Would you output the entries below only from the line containing "Interacting vote fraction: 0%." through the line containing "Label granularity: sequence-level.", exactly as they stand and with both ends included?

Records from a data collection
· · · · ·
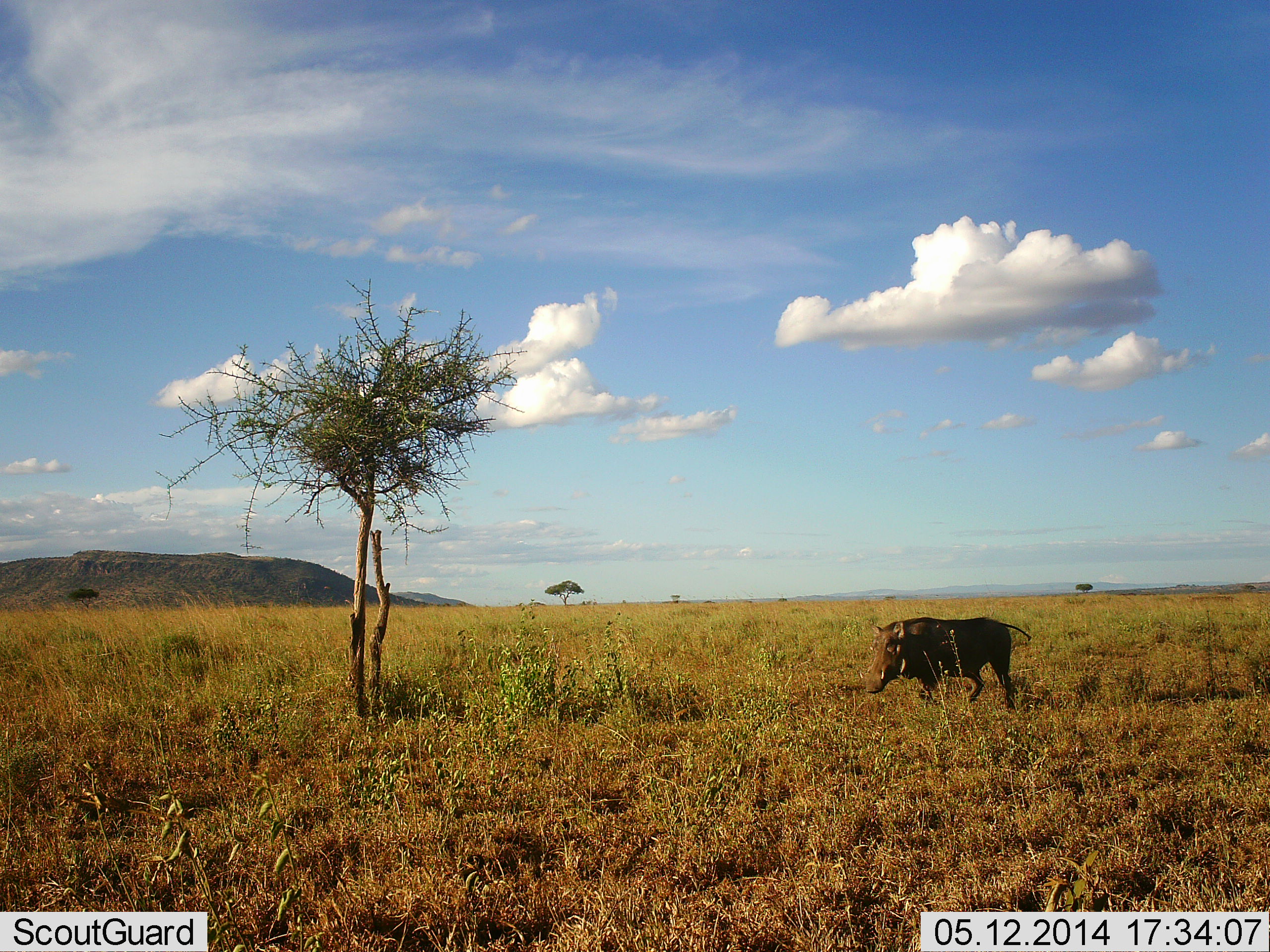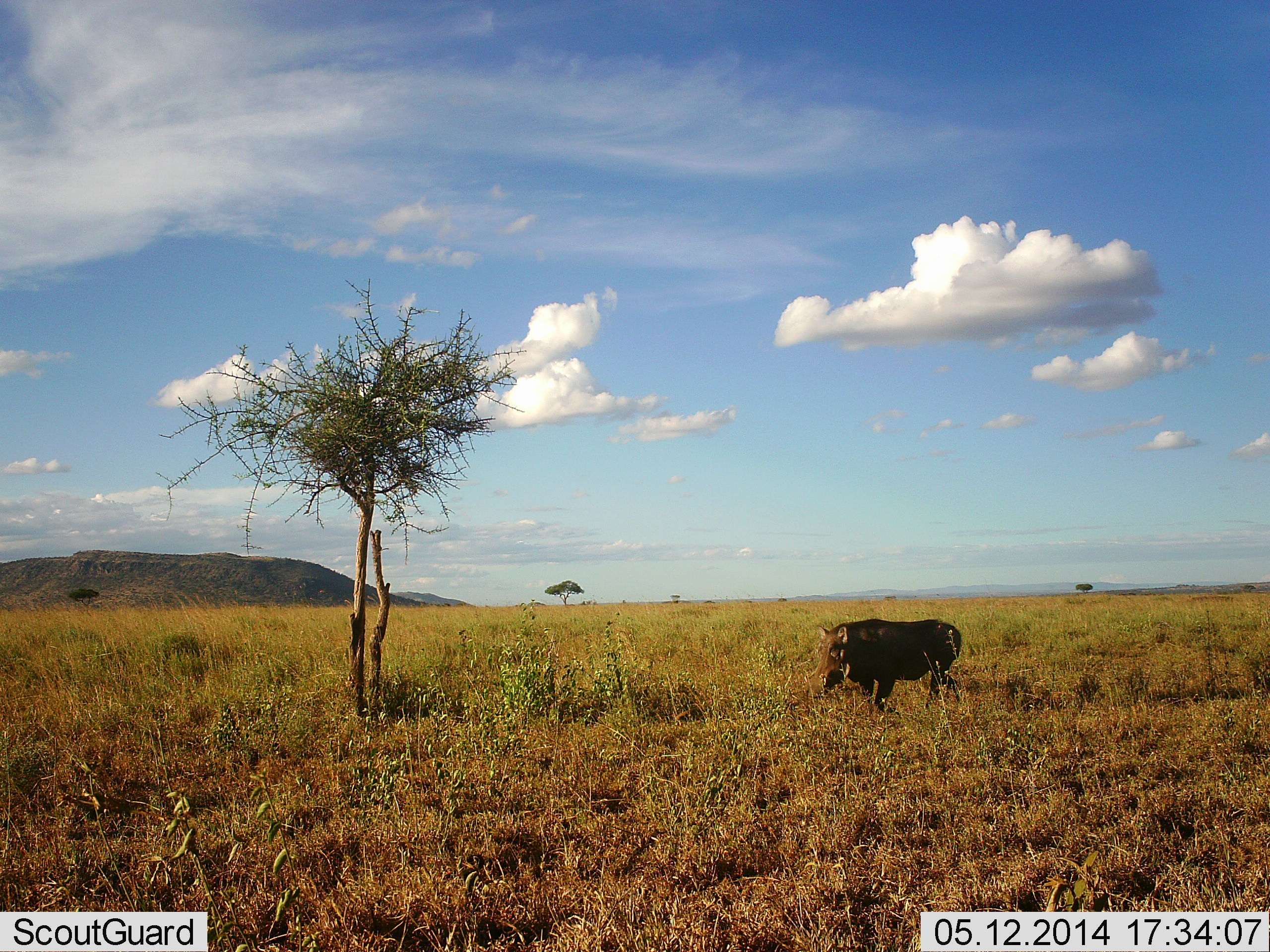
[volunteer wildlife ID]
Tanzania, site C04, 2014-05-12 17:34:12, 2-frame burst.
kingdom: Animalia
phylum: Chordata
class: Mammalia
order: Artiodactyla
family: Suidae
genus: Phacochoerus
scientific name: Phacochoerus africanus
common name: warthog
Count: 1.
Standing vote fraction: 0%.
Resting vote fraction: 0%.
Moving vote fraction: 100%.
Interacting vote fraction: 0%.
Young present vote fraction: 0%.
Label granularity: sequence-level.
· · · · ·
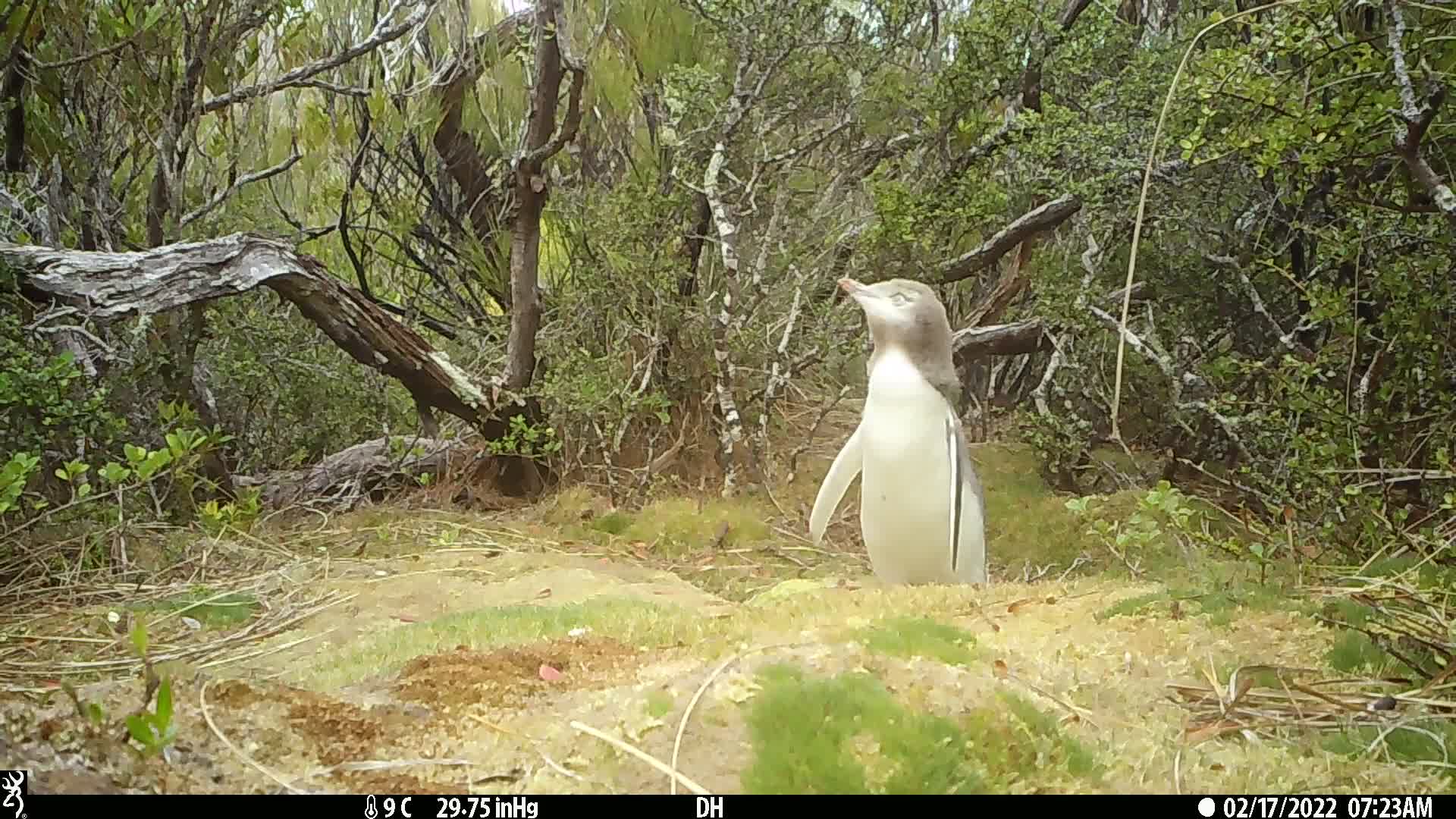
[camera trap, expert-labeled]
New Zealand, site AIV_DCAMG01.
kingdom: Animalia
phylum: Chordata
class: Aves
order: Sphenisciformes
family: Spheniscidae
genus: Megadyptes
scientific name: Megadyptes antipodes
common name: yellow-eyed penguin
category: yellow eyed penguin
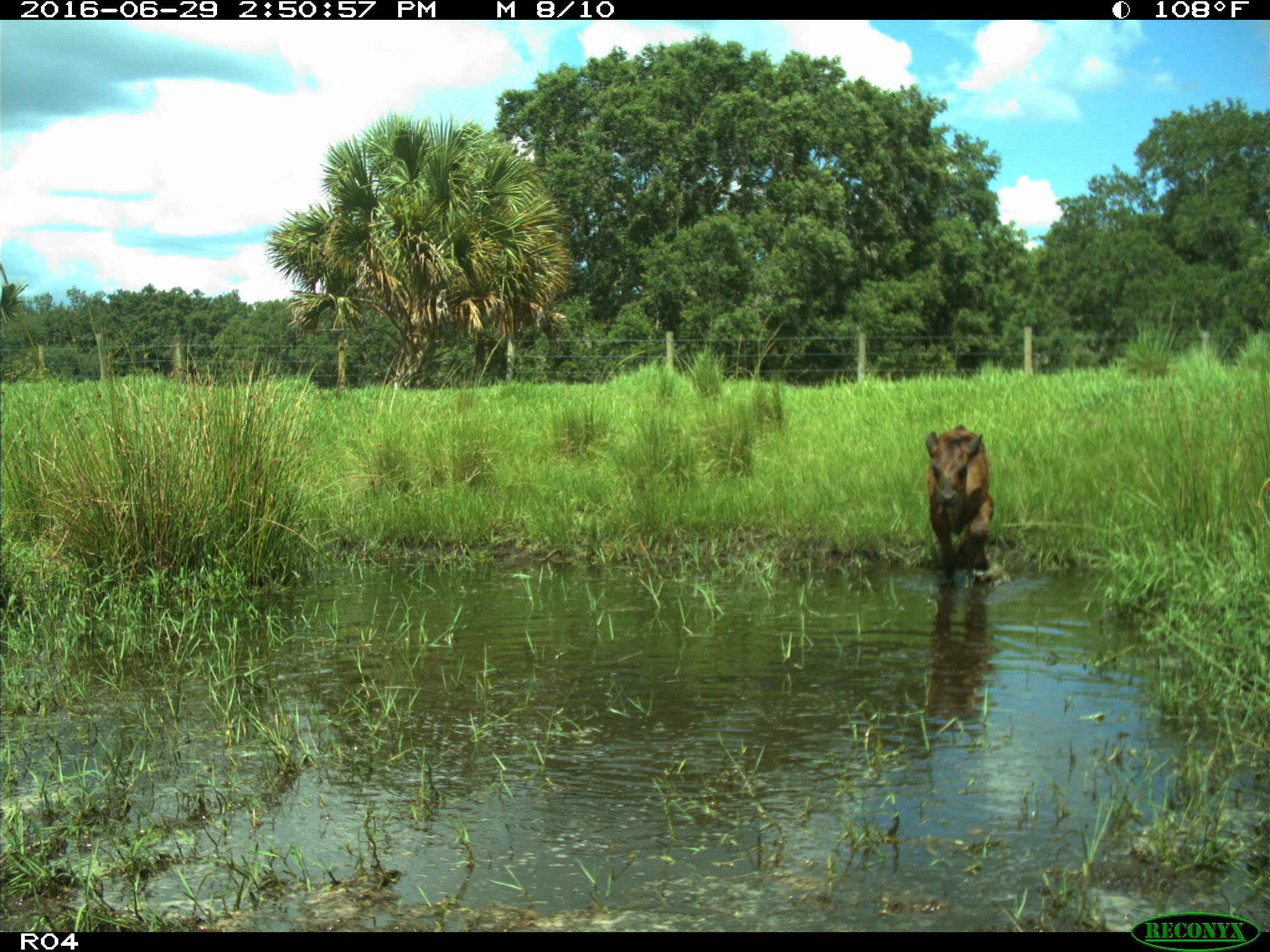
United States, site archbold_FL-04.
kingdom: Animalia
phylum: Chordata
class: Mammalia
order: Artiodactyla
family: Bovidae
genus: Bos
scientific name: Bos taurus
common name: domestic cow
· · · · ·
• YOUR SOLUTION
Interacting vote fraction: 0%.
Young present vote fraction: 0%.
Label granularity: sequence-level.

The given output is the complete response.